The Tale of Raw Head and Bloody Bones: A Novel
“. . . ’tis a tale that will make you aware of how madness descends—and inexorably pull you into its clutches.”
Tristan Hart eventually slips into madness. At first, he is only Tristan Hart: a young boy living in the 18th century. Then Caligula invades his life. Then Bloody Bones. And he tries to solve the frightening riddles and abominable fairy tales that have plagued him (and his best friend Nathaniel) since they were 15.
The reader sees the beginning of his descent through revelations of how his mind begins to process events such as castigation by his tutor:
“‘You, Mr. Hart, are a Disgrace,’ he spat. ‘A lazy, shiftless Wastrel of a Boy! How long have you been about this Suetonius? Young Isaac here—a mere Child of Eleven—he hath finished it! I doubt you have even read as far as Caligula! There will be no Supper for you tonight! You will stay seated, and you will work!’
The Drumming became suddenly much louder. I started, and upon an Instinct turned once more toward the approaching Danger, as doth a Coney when it heareth Hounds.
‘What?’ cried my tutor. ‘Do you shrug, Sir?’
Seizing my shoulders, he forced me roughly about, so that I was forced to face him.
‘No,’ I protested. ‘’Tis—’
The Drumming became deafening; I marvelled that Colonel Simmins did not appear to hear it. Then the Notion struck me that perhaps he could; perhaps that was why he was shouting, why little Flecks of Spittle were collecting on his Chin, and why his Adam’s Apple was straining against his thick white linen Stock. He was struggling to make himself heard above the Drumming.
‘They are here!’ I shouted.
‘What, Sir?’ Could not he hear me?
The Tutor appeared, for a Moment, quite confounded. Then a peculiar Expression, in mine Estimation sly, crosst his Face . . .”
The drumbeats (and paranoia) reappear throughout the novel as Tristan becomes little soldier boots—Caligula—as he discovers his need for inflicting pain upon others.
While studying anatomy and surgery under Dr. William Hunter (anatomist and surgeon best known for publishing commissioned sketches of developing fetuses) he becomes sexually obsessed with pain and struggles to contain his own evilness, his madness. Love of pliable Katherine helps him somewhat—until he goes too far with friends and imagined enemies.
Themes that run throughout this lively, visceral tale and bring it to its Bloody Bones-end are the loss of a mother; the struggles of science and society, superstition, madness, and of course, how the tropes in fairy tales morph from simple tales to perceived reality when a young man succumbs to mental illness.

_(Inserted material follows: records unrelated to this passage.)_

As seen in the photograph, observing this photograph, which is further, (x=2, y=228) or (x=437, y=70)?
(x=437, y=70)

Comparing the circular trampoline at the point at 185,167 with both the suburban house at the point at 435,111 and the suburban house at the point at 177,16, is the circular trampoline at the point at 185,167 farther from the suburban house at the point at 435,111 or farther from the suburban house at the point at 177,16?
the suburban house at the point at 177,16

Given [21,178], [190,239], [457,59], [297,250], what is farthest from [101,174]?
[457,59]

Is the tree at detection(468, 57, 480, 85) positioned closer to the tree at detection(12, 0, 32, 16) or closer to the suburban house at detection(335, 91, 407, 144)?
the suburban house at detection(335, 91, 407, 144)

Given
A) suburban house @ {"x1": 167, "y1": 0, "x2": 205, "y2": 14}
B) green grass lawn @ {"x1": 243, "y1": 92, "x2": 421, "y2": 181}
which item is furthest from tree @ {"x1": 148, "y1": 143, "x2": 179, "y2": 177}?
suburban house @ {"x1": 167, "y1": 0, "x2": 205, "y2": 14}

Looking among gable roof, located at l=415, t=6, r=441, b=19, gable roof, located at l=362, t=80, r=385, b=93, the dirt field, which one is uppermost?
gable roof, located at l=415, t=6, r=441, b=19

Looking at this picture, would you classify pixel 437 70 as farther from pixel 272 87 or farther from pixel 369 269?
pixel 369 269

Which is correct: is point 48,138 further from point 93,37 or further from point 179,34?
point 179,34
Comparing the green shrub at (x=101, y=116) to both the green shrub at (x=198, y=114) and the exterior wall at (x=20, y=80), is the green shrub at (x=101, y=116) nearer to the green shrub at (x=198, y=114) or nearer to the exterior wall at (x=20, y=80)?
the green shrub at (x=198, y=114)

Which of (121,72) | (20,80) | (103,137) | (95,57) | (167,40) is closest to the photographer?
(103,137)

His mental state is not helped when unkind family members are thrown into the mix. Tristan’s paternal aunt moves in after the death of his mother:
“. . . Mine Aunt liked to appear more magnificent than she really was. We were many Miles from London, yet she wore her Wigg tall and fashionably dresst, exceptionally high heeled Shoes, and the Skirt of her Dress extended by an Hoop so wide that she was forced to pass thro’ every Doorway crabwise. Her visage was thick with white Lead and usually decorated with a Number of patches to obscure the worst Ravages of childhood small Pox. I could never contemplate her without some Stirrings of Disgust.
When I was a child I used to flee from her Visitations to the Ha-ha and the High Field. If she caught me running, I would have to suffer a lengthy Chastisement for all my Sins, which she plainly considered it her Duty to discharge. One Afternoon, when I was seven and still in Mourning for my Mother, she made me stand still with my Back against the chill drawing Room Wall for three Houres, while she played Cards with my Sister and her own Son before the flaming Fire.
Somedaye, I thought, my Mother will come back, and you shall never come here; no, not even for one Houre . . .”
Tristan lives in a time when exploration in the medical sciences was burgeoning—especially in anatomical and physiologic studies. And new scientific hypotheses and discoveries frequently collided with superstition. Incorporating philosophers, medical men, and writers of the time, author Jack Wolf creates scenes where Tristan takes medical thought, such as La Mettrie’s Man Is Machine, and bends it to suit his illness.
Ironically, La Mettrie was against violence of any kind and developed theories of remorse. In fairness to Tristan, he had remorse, for a while, and both La Mettrie and the young Tristan shared hedonism.
The use of fairy tales (and gypsies) to express Tristan’s relationships with authority, his friends, his conquests, his love, and his ultimate plunge into madness is phenomenally rendered. The tales of Bloody Bones and his nemesis, Raw Head, ultimately take over the novel until even the reader is unsure what is real and what is imagined.
The Tale of Raw Head and Bloody Bones is not breezy or lighthearted, for in a clear and logical voice, Tristan Hart can rationalize his madness, making this story at times ravaging, revealing, and primeval.
But ’tis a tale that will make you acutely aware of how madness descends—and inexorably pull you into its clutches.